As time creeps closer to my expected departure date from Melbourne, I find myself getting more and more edgy. The razor sharp anticipation cuts into my skin in a metaphor that I half wish were real, just so there is release. This release from stagnation - the chasing of my own devil’s tail has proven to be unbearable, its pointlessness stark and intimidating. It is almost as if I am trying to subdue my internal restlessness by promising it an escape route. Almost as if I am saying to myself “just sit still for a little while more and then you can run like the wind”.

I feel like a kid, being made to hang out for that ice-cream because that ice-cream promises her a salvation that her child-like intellect will perceive as everlasting. In reality, we all know that’s not true, but at the moment I’m pretending that it is because a temporary salvation is well, better than non at all. I simply want to be able to welcome other perspectives and maybe for once, be able to hold on to some. I am tired. It has been a very personally tough year and I am tired. The awful thing though, is that I am mostly tired of myself.

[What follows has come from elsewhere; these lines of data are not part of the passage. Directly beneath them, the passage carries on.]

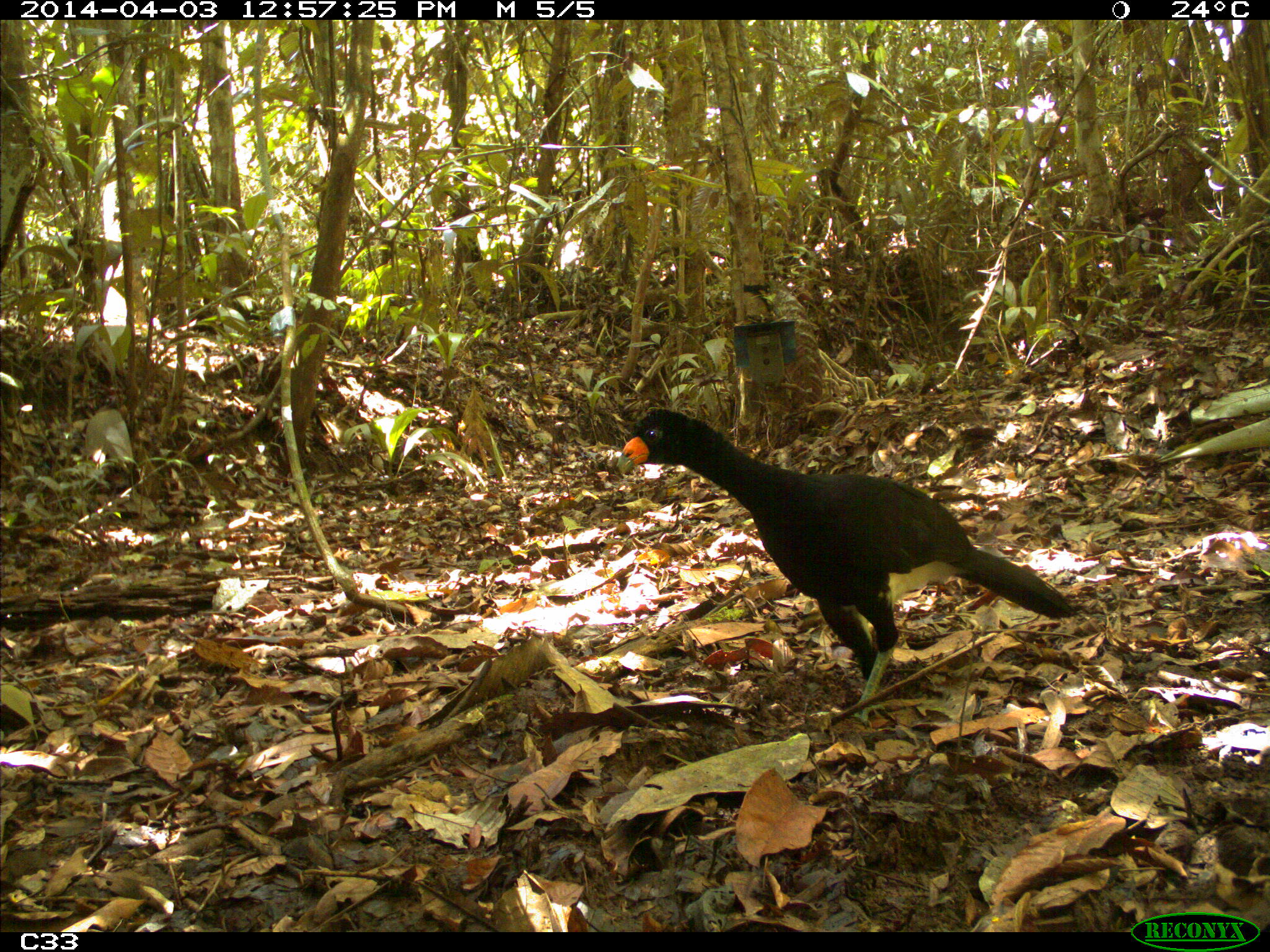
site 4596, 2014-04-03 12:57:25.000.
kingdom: Animalia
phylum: Chordata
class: Aves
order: Galliformes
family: Cracidae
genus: Crax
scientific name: Crax alector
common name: black curassow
Crax alector (black curassow), count 1, age adult.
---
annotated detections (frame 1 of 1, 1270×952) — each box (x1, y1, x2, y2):
crax alector: (611, 406, 1084, 724)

I had lunch with a colleague today. He is well-travelled and comes well-equipped with stories from all corners of the world. I listened to his tales and felt a little glimmer of light creep back into my eyes. My face warmed in the glow of spring’s sunshine. 16 more days. 16 more sleeps till I am on a plane.

Despite all this, despite the blind hope that I will be able to find my breath again. Despite my eagerness to tred on soil that has never held my footprints or to be blanketed by the shade of the sky in another land, there is apprehension - it is there and it sits quietly quivering in the outlines of my vessel. There it sits, hardly visible till I acknowledge it. And when I do, there it is holding its protective shell over my sanity. My apprehension. My one greatest saviour and one greatest enemy of too many yesterdays and too many tomorrows.

What I do know, is that this trip will also be a test - I will be travelling alone with my father whom I have not had more than a few weeks worth of personal contact over the past few years. My father and I whose conversations if they lingered, did so only tentatively and never more than on the surface before they quickly flitted away again to an uncommon detachment. Like a big brown funeral moth. Dull and short-lived. Like a superstition. All the big things left unsaid between us sheltered by its big dark wings, I’m not even sure if they exist. My father, whose awkward and overwhelming fatherly love for me has all but drowned my soul in the years gone by and silenced any affection I have for him into deep unspoken wells in my heart. The depth of my love is boundless but it has never seen the light of day.

This trip will mean many things to me and one of the most important will probably be this - that it may be one of my few chances left to get to know him at all. And also significant, for him to know me in some way. Just a little way. That will be enough for me. Know me just a little. I almost want to say “please”. Then comes the other million dollar questions - will I be able to let him? Will 7 days be enough for a lifetime?

No doubt it will be a test on my patience, my adaptability but most of all on my maturity. Have the years made a difference?

But till then, I am sitting still. In anticipation. With apprehension. Perhaps in hope.